-- BEGIN SELECTED TEXT --

I have just been to Ravello for a personal Dolce Vita retrospective. La Dolce Vita has been a preoccupation of mine since I could pronounce "Gina Lollobrigida". I guess I was five. Simultaneously, I acquired another sort of lust for a Riva Aquarama boat. I suppose gorgeous curves and glorious finish, not to mention an Italian accent, are what the vessel and the woman have in common. Plus a commitment to pleasure.

Anyway, the sweet life. Most of the images which capture the essence of this glorious, mad moment when all Italian culture was focused on the slick packaging of sex and celebrity and machinery, were taken in Rome – after all, this is where "paparazzi" first appeared – but a lot of the film's action actually happened in the south where the Cinecitta studio mob decamped in summer.

Positano and Sorrento? Of course. These are the postcard images. When the world had Sunday painters, they would paint Positano's tumbling ochre townscape. Its reputation stretched into the Seventies when Positano Yellow, the sort of colour a bilious dog might leave behind, was popular on Minis and MGs. At the time, it seemed sophisticated. Face it, Franco Zeffirelli chose to live here.

But always more interesting was Ravello, a large village set back high above the Amalfi Coast, with its astonishing and frankly terrifying road cut into the mountains by Benito Mussolini. It is a ledge ... with all that that implies. If you ever wanted a practical demonstration of the philosophical propinquity of the beautiful and the sublime, go for a drive here. Better still, get someone you trust to drive you. Glimpse the blue sea and think of squealing tyres and watery oblivion. Terror is the best sauce.

-- END SELECTED TEXT --
-- BEGIN DATASET EXTRACT --

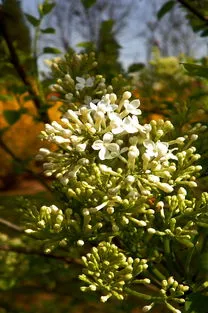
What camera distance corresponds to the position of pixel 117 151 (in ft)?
3.47

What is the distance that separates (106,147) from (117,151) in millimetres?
32

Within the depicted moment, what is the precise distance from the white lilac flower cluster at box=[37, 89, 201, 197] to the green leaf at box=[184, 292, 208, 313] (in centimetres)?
27

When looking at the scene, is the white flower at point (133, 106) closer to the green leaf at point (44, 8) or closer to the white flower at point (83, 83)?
the white flower at point (83, 83)

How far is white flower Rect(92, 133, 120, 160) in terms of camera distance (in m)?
1.03

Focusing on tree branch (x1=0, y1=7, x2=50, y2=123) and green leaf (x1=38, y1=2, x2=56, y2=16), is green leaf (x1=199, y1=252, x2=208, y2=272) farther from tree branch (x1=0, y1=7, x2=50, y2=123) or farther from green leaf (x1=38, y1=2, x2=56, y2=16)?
green leaf (x1=38, y1=2, x2=56, y2=16)

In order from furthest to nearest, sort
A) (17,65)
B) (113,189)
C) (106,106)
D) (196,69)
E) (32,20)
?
(17,65)
(32,20)
(196,69)
(106,106)
(113,189)

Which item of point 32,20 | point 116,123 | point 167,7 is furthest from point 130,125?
point 167,7

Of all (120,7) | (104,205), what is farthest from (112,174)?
(120,7)

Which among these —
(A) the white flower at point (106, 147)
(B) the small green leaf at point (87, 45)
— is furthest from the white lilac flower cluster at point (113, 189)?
(B) the small green leaf at point (87, 45)

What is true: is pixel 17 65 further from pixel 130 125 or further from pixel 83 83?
pixel 130 125

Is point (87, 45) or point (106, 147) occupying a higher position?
point (106, 147)

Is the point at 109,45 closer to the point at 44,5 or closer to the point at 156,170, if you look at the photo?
the point at 44,5

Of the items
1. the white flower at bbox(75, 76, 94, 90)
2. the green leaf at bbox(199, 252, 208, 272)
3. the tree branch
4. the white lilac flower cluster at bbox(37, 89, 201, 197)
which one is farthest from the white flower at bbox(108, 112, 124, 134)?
the tree branch

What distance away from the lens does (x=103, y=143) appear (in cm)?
104
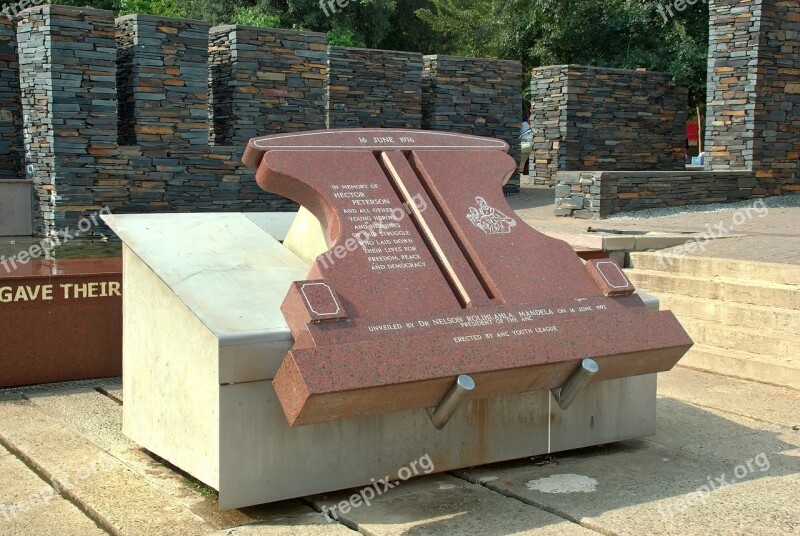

-- END DATASET EXTRACT --

» **SET TASK 1**: Rewrite the paragraph of the Ravello text that begins "But always more interesting was Ravello" as a short list of its main facts.
» **SET TASK 2**:
Answer these questions from the Ravello text:
(a) At about what age does the writer guess the interest in La Dolce Vita began?
(b) In which city were most of the images of that moment taken?
(c) In the Seventies, on which cars was Positano Yellow popular?
» **SET TASK 3**: Carry the Ravello text on from its final sentence, "Terror is the best sauce."

» **TASK RESPONSE 1**:
- Ravello is a large village set back high above the Amalfi Coast.
- It is reached by a frightening road, really a ledge, that Benito Mussolini had cut into the mountains.
- Driving it shows in practice how close the beautiful and the sublime are.
- It is better to have someone you trust do the driving.
- Glimpses of the blue sea bring thoughts of squealing tires and watery oblivion, and terror is the best sauce.

» **TASK RESPONSE 2**:
(a) Five.
(b) Rome.
(c) Minis and MGs.

» **TASK RESPONSE 3**:
But the charm of Ravello conquers fear, or mostly does. The Grand Tourists came here. Turner drew the mountainous journey from Naples; the sketchbooks are in Tate Britain. And it was in the era when the 18th-century Grand Tour was ready to be translated into the gran turismo motoring concept that Pantalone Caruso established a locanda with the very best views in Ravello. And this in a place where Oh-My-God views are commonplace.

Today, the often photographed infinity pool of the Caruso is, for amateurs of La Dolce Vita, a global reference point. The timid may be comforted to know that beyond the apparent abyss is a wire net to catch you and, if you miss the mesh, you will only fall about 50ft on to a grassy terrace. This nicely abbreviates the further 950 or so feet where gravity then threatens to lead you.

The lovely thing about the Caruso's pool is the view across the bay to Salerno and the mistily invisible, but nonetheless tangible, site of the great Greek temples on the coastal plain at Paestum. These were one of the most southerly objectives of the old Grand Tourists. In the middleground, the spectacular coast where – with a glass of Marisa Cuomo's fine local Furore on the go – you can sadistically gloat in twilight at the red brake lights queueing and lurching fretfully far below.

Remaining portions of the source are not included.